2011-02-13 140 views
1

我想在Python中拆分逗號分隔的字符串。我這裏棘手的部分是數據本身的一些字段中有一個逗號,它們用引號引起來("')。生成的拆分字符串也應該在刪除的字段周圍加引號。另外,一些字段可以是空的。如何在Python中分隔逗號分隔的字符串,除了引號內的逗號之外

例子:

hey,hello,,"hello,world",'hey,world' 

需要被分成5個部分,如下面

['hey', 'hello', '', 'hello,world', 'hey,world'] 

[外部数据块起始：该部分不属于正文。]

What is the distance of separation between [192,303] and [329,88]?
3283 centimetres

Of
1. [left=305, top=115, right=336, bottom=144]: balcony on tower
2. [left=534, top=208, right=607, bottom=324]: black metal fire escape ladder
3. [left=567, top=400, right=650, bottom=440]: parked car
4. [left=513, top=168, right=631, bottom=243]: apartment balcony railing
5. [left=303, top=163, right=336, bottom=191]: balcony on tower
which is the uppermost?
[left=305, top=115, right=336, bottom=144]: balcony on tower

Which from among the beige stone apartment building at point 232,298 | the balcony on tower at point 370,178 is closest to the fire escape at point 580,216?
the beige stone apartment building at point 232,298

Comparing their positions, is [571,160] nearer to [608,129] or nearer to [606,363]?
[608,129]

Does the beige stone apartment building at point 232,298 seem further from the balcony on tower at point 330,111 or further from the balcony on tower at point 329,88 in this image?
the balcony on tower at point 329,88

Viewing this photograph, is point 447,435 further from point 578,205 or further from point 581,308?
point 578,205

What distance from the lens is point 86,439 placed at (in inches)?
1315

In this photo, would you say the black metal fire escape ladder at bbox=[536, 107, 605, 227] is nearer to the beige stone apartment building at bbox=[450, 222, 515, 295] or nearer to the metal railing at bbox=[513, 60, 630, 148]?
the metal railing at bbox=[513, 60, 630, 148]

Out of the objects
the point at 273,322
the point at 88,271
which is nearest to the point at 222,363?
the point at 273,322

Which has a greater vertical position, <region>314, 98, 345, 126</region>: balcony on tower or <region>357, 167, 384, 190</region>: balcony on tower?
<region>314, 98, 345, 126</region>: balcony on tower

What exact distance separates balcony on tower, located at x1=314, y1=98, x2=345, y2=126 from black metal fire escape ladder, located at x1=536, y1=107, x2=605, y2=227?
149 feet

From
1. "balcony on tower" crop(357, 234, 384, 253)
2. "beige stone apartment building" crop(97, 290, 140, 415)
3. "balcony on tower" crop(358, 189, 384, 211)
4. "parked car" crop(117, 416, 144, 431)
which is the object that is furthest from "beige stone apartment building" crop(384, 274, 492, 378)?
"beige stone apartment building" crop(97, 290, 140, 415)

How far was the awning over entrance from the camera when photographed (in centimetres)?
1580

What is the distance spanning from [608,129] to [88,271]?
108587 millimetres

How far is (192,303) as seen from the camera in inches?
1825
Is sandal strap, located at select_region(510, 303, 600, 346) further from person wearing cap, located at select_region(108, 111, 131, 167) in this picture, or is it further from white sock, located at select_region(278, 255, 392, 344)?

任何想法/想法/建議/着如何去解決在Python上述問題將有助於非常感激。

謝謝你, Vish

+0

如果你指定你想在某些情況下發生的,你簡單的例子,不包括什麼這將是非常有益的:(1)`'abcd'efgh (2)`'abcd'「efgh」`(3)`abcd「efgh」` - 你想讓它從每一個(WITH QUOTES UNSTRIPPED)產生一個字段還是一個異常或其他東西? – 2011-02-14 20:40:28

+0

另外,假設你的輸入文件是通過查詢客戶數據庫並用一個不合情理的地址行產生的,如'O'Drien'Road的'Dunromin',那麼在輸入文件中如何引用/轉義? – 2011-02-14 23:57:08

回答

4

(編輯:原來的答案有麻煩的空字段t他邊由於道路re.findall的作品,所以我重構了一點,並添加測試。)

import re 

def parse_fields(text): 
    r""" 
    >>> list(parse_fields('hey,hello,,"hello,world",\'hey,world\'')) 
    ['hey', 'hello', '', 'hello,world', 'hey,world'] 
    >>> list(parse_fields('hey,hello,,"hello,world",\'hey,world\',')) 
    ['hey', 'hello', '', 'hello,world', 'hey,world', ''] 
    >>> list(parse_fields(',hey,hello,,"hello,world",\'hey,world\',')) 
    ['', 'hey', 'hello', '', 'hello,world', 'hey,world', ''] 
    >>> list(parse_fields('')) 
    [''] 
    >>> list(parse_fields(',')) 
    ['', ''] 
    >>> list(parse_fields('testing,quotes not at "the" beginning \'of\' the,string')) 
    ['testing', 'quotes not at "the" beginning \'of\' the', 'string'] 
    >>> list(parse_fields('testing,"unterminated quotes')) 
    ['testing', '"unterminated quotes'] 
    """ 
    pos = 0 
    exp = re.compile(r"""(['"]?)(.*?)\1(,|$)""") 
    while True: 
     m = exp.search(text, pos) 
     result = m.group(2) 
     separator = m.group(3) 

     yield result 

     if not separator: 
      break 

     pos = m.end(0) 

if __name__ == "__main__": 
    import doctest 
    doctest.testmod() 

(['"]?)匹配一個可選的單或雙引號。

(.*?)匹配字符串本身。這是一個非貪婪的比賽,可以根據需要進行匹配而不用吃整串。這被分配到result,這就是我們實際得到的結果。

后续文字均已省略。